Lotte wished Karle good luck, since of course she was not going to be any help at all in this.
While Lotte's waiting, what do they do? (Choose 2)
[] Since all of the searching is going to be about lamias only indirectly, and a lot more about curses, Lotte could *try* to find information and books about Lamia. How likely she'd be to succeed and then get much useful out of it is… unknown, but perhaps it's worth trying?
[] There was apparently one researcher already here. That meant a new person to meet and greet, and while this could end really, really badly considering that Lotte was now a lamia, perhaps they'd be a friend.
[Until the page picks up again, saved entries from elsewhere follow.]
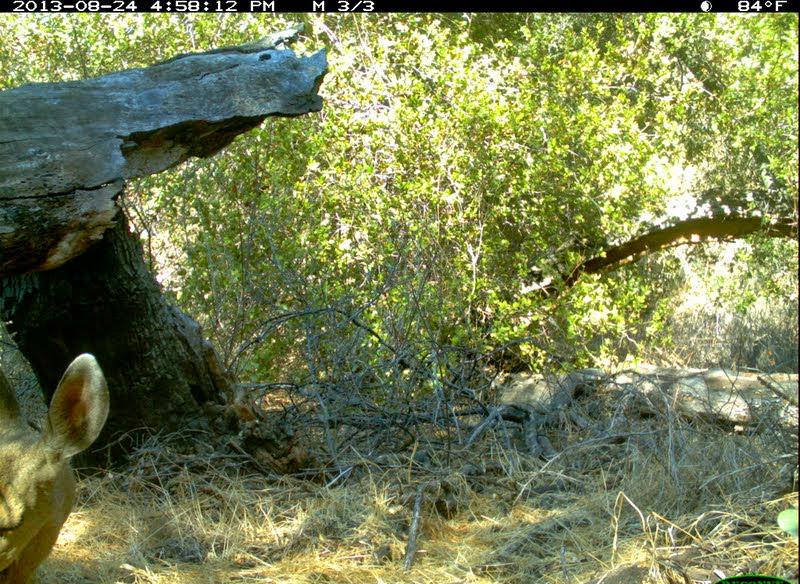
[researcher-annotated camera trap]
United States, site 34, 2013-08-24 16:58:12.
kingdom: Animalia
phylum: Chordata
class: Mammalia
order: Artiodactyla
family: Cervidae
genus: Odocoileus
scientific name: Odocoileus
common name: deer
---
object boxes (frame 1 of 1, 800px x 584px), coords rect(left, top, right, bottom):
deer: rect(0, 352, 111, 584)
And if not, one could still learn things.
[] Exploring the area in general could be done even if you didn't expect to find works. Look at everywhere there is, figure out what this place is even about.
[] Ask more about the monastery above. What would the people up above do if they learned there was a lamia beneath there. Did the Nachtmater ever visit? What could be done to divert them if they did?
[] Frederick was handsome, if a little strange. Would it be perhaps a little foolish to hang around and get to know someone better, just because you feel an entirely superficial and likely fleeting attraction to them? Yes. Is Lotte in fact eighteen years old? Also yes.
[] It wasn't Lotte's business, not directly. She could indeed spend some time in the cell, relaxing and napping, and otherwise keeping out of the way in favor of relaxation.
******
A/N: A lot going on in this one. Hopefully you enjoyed.